God is the observer who is perfectly motionless. Before creating the universe, he partially transformed a small fraction of Himself into energy which is continuously in motion. So energy is the moving part of God. In India this energy is worshiped as Mother Durga, Kali, Amba, Vaishnodevi etc. In Christianity this energy is worshiped as Holy Ghost and scientists worship this energy as Mother Nature. Every living being has the motionless part of God within them which is called Soul or Spirit. In Einstein’s General Relativity theory this Soul is called the Observer. The moving part is mind and body. Both the observer and the energy are indestructible. They exist through eternity.
God is the creator, both in terms of originating creation and ongoing creation (continually sustaining or preserving the universe in being).
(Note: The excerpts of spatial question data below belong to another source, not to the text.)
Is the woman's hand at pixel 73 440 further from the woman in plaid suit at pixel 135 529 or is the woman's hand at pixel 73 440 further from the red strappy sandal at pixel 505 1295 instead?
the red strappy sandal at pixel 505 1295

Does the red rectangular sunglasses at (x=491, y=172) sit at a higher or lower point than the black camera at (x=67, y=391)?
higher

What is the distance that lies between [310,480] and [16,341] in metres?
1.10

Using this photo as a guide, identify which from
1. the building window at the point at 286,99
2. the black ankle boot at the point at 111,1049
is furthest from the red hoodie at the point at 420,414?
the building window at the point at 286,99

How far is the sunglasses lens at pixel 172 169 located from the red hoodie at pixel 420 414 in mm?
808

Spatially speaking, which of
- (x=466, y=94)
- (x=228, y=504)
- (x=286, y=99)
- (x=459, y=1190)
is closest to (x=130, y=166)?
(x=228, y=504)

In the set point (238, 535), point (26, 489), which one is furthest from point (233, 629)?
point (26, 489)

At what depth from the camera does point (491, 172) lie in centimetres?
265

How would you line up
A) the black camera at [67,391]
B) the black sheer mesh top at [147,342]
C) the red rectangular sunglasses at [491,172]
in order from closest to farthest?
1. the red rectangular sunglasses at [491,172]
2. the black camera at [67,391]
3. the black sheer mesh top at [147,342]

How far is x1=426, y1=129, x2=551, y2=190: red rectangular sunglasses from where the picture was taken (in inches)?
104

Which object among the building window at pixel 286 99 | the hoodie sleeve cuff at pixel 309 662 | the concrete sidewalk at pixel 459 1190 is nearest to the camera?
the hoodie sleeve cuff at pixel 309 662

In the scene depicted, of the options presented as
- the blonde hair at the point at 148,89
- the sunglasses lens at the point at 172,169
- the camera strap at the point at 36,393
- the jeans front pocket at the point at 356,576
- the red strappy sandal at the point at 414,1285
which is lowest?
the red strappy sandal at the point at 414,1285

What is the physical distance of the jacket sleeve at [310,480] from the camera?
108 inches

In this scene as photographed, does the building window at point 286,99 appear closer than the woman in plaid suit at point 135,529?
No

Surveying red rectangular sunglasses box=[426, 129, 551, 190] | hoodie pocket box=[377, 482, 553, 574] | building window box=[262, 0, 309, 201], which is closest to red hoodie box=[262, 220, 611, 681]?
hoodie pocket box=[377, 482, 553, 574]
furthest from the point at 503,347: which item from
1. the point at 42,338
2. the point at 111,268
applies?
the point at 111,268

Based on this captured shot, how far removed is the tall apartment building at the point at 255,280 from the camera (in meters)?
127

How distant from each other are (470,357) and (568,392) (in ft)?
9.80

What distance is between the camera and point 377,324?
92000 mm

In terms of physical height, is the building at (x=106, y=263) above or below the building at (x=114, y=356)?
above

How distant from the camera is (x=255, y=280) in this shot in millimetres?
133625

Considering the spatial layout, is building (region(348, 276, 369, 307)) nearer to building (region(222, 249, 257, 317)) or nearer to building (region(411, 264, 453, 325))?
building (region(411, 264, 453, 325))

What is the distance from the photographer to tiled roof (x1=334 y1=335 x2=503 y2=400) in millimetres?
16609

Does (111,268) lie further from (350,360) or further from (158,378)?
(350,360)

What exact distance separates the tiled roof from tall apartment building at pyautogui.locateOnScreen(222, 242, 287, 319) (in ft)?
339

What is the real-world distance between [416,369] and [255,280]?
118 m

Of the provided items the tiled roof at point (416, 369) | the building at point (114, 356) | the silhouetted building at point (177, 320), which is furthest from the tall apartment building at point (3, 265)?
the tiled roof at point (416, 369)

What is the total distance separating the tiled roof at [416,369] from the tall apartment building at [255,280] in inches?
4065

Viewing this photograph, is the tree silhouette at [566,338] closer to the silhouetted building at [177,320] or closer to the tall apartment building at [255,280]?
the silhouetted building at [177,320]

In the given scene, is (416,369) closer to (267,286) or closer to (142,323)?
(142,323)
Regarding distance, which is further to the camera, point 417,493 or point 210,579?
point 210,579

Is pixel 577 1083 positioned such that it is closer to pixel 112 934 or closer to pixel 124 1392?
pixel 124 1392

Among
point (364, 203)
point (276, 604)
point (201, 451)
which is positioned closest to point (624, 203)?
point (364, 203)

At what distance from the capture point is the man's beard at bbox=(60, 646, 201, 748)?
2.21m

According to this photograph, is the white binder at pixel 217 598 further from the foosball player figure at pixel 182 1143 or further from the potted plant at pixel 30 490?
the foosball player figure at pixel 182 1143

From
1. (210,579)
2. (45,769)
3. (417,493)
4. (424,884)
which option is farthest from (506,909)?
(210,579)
While God is an observer, he is not a passive one, because God is constantly causally active at every point within space and time.
People seem to be very confident of their differing answers. The question seems to refer to a modification of the earlier debates over deism ( God created the universe and withdrew from it), God created the universe and observes but does not interfere, and God created the universe and interferes from time to time (e.g miracles). Perhaps which approach one adopts depends more on which religion you grew up with and your temperament. Is there any way of deciding among these possibilities and persuading others on the thread with different views?
I concur - it *is* odd that among people there is a tendency to firmly ascribe to the supernatural something that, perhaps more properly, should simply be a mystery for now.